Biodiversity databases: Biodiversity information on every desktop

provided by National Science Foundation

ccess to information about the world's biodiversity is badly needed by a wide range of users, say resource managers, policy-makers, conservationists, scientists and the general public. In order to bring such information to the Internet, where it will be freely accessible to anyone, a consortium of 28 interested countries and intergovernmental organizations is coordinating plans to form the Global Biodiversity Information Facility (GBIF). GBIF will consist of a series of interconnected databases containing information about the world's living organisms, from bacteria to plants to mammals.

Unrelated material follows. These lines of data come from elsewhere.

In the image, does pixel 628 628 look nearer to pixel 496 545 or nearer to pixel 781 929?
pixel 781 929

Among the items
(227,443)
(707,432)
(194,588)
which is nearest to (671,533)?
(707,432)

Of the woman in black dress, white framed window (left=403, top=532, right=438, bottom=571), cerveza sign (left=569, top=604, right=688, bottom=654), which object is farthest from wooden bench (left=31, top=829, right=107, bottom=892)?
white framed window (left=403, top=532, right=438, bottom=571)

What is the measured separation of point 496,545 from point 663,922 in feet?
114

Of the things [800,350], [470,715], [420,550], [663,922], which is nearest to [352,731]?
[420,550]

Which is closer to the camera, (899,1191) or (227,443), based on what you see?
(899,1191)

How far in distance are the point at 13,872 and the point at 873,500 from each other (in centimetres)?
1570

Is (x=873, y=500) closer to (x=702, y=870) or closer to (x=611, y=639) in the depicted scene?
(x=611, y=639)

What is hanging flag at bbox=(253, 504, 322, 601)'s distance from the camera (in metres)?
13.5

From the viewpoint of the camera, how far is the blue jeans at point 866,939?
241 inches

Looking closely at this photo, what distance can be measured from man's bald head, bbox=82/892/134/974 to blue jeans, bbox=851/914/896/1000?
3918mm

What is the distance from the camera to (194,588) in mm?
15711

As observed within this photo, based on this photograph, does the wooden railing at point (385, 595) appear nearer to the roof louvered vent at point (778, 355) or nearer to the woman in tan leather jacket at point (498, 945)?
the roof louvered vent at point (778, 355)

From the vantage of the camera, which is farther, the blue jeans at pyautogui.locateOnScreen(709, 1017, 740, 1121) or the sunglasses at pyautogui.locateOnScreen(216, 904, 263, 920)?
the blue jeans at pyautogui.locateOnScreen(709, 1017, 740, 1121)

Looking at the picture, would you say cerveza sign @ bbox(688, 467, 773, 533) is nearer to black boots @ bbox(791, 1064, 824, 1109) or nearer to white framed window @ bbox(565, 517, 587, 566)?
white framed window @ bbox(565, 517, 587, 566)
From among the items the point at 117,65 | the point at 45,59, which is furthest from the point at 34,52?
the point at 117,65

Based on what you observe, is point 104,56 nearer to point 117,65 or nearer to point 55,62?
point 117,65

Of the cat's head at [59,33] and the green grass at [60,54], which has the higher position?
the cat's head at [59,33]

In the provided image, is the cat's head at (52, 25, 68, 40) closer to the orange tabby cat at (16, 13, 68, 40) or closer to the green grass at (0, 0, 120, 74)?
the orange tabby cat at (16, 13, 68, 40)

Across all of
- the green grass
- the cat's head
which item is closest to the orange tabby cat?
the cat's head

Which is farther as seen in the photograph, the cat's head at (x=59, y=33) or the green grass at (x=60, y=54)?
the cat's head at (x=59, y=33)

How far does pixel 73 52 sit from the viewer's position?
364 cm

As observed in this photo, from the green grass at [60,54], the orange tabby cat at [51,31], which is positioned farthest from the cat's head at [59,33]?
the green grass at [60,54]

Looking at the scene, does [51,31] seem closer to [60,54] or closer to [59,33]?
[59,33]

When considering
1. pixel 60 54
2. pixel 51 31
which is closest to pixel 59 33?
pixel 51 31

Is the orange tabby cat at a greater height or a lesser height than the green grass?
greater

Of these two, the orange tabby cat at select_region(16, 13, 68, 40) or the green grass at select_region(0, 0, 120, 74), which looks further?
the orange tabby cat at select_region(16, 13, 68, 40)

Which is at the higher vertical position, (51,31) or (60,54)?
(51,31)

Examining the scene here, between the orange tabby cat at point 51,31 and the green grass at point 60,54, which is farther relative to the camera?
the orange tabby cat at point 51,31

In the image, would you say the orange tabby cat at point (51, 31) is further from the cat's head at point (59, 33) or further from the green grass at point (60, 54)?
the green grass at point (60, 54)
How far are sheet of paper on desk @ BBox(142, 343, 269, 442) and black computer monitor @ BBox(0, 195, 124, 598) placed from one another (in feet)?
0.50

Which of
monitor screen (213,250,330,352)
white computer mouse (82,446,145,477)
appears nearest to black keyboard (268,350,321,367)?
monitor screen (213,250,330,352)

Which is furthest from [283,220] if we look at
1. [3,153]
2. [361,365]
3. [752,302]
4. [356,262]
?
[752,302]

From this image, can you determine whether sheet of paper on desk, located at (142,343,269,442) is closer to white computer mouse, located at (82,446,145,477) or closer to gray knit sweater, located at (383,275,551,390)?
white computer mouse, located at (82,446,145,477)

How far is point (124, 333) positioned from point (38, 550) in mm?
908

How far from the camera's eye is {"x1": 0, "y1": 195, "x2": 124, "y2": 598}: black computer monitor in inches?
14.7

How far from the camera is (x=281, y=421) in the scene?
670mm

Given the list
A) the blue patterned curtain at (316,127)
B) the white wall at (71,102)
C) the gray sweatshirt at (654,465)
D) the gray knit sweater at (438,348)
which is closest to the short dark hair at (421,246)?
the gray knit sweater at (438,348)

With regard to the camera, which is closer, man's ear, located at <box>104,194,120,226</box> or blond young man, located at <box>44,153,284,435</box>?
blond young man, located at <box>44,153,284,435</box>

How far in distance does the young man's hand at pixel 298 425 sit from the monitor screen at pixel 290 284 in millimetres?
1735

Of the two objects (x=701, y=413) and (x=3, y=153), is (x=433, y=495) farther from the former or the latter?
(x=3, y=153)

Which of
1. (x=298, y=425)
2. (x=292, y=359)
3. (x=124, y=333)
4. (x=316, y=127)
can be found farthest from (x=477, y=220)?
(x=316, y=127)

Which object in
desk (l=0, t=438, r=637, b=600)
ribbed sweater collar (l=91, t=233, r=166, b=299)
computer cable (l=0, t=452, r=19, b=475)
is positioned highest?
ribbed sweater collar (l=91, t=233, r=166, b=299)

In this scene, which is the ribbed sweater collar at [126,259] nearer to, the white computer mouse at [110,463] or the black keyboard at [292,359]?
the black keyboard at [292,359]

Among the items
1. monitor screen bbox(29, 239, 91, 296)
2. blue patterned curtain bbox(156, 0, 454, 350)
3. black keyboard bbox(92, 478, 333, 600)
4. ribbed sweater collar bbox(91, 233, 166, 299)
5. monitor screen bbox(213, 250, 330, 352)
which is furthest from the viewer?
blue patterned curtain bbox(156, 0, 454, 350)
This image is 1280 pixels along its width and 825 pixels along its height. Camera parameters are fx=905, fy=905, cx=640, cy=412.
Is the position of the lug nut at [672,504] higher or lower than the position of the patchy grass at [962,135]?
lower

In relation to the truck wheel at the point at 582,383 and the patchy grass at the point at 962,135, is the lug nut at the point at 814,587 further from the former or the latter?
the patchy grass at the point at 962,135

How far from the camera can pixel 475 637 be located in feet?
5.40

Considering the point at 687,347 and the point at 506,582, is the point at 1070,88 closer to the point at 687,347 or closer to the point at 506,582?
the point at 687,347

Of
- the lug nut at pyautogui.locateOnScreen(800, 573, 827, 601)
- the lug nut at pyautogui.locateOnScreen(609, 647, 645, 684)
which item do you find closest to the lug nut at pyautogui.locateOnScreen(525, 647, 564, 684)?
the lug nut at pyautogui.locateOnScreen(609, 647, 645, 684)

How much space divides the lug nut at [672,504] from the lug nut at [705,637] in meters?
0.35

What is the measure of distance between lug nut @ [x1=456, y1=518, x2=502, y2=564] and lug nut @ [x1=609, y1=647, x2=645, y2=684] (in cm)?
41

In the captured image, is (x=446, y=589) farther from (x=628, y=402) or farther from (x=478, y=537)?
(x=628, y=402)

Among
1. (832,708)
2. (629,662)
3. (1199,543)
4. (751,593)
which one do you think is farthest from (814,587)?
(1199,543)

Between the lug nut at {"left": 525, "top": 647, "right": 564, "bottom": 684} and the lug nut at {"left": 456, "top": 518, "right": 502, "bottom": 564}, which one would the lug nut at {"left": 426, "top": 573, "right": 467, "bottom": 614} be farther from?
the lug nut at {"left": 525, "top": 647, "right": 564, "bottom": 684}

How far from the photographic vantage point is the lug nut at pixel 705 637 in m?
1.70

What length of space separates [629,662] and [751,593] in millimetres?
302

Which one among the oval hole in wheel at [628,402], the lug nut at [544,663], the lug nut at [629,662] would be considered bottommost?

"GBIF will be an outstanding tool of great value," according to James Edwards, deputy assistant director for biological sciences at the National Science Foundation (NSF). Edwards chairs the interim steering committee for GBIF. In a recent issue of the journal Science, Edwards and coauthors discuss the GBIF. The current data about biodiversity are either scattered in many local databases, or reside on paper or other media not amenable to interactive searching. GBIF is a new framework for facilitating the digitization of biodiversity data, for compiling the data into searchable databases (both existing and newly formed ones), and for ensuring compatibility among these databases. In concert with other existing efforts, there will be developed, through GBIF, a complete Catalog of the Names of Known Organisms and search engines to mine the vast quantities of biodiversity data.

Biodiversity is distributed all over the earth, with the highest concentration in tropical regions, especially in developing countries, and in the oceans. In contrast, scientific information about biodiversity is largely concentrated in major centers in developed countries, especially in the scientific collections of the world's natural history museums, herbaria, and microorganismal repositories. At present, it is more likely that information on the plants of many regions of Africa is stored in an herbarium in Europe, for example, rather than in its source country, explains Edwards. Through GBIF, the intent is to change that, by making the data available to anyone, anywhere, who has access to the Internet.

The sustainable use and management of biodiversity will require that information about it be available when and where that information is needed by decision makers and scientists alike, Edwards says. Because biodiversity information is not immediately at hand, it is often not applied in policy or management decisions that affect the organisms involved, nor is that information readily accessible by research scientists.

At the heart of GBIF will be a catalog of the scientific names of all the world's species. Longer-term goals for GBIF are to develop both a digital library of biodiversity knowledge drawn from information available in print libraries and "Species Bank," a compilation of facts about each individual species. The target date for establishing GBIF is early in 2001. GBIF will be open and freely available to anyone with access to the World Wide Web. Most of its activities will be carried out within member countries, supported by their national funding programs.

"GBIF will aid in advancing scientific research in a host of areas, including systematics, conservation biology, ecology, agriculture, biomedicine, and environmental management," says Edwards. "It will serve the economic and quality-of-life interests of society and will provide a basis from which our knowledge of the natural world can grow rapidly and in a manner that avoids duplication of effort and expenditure."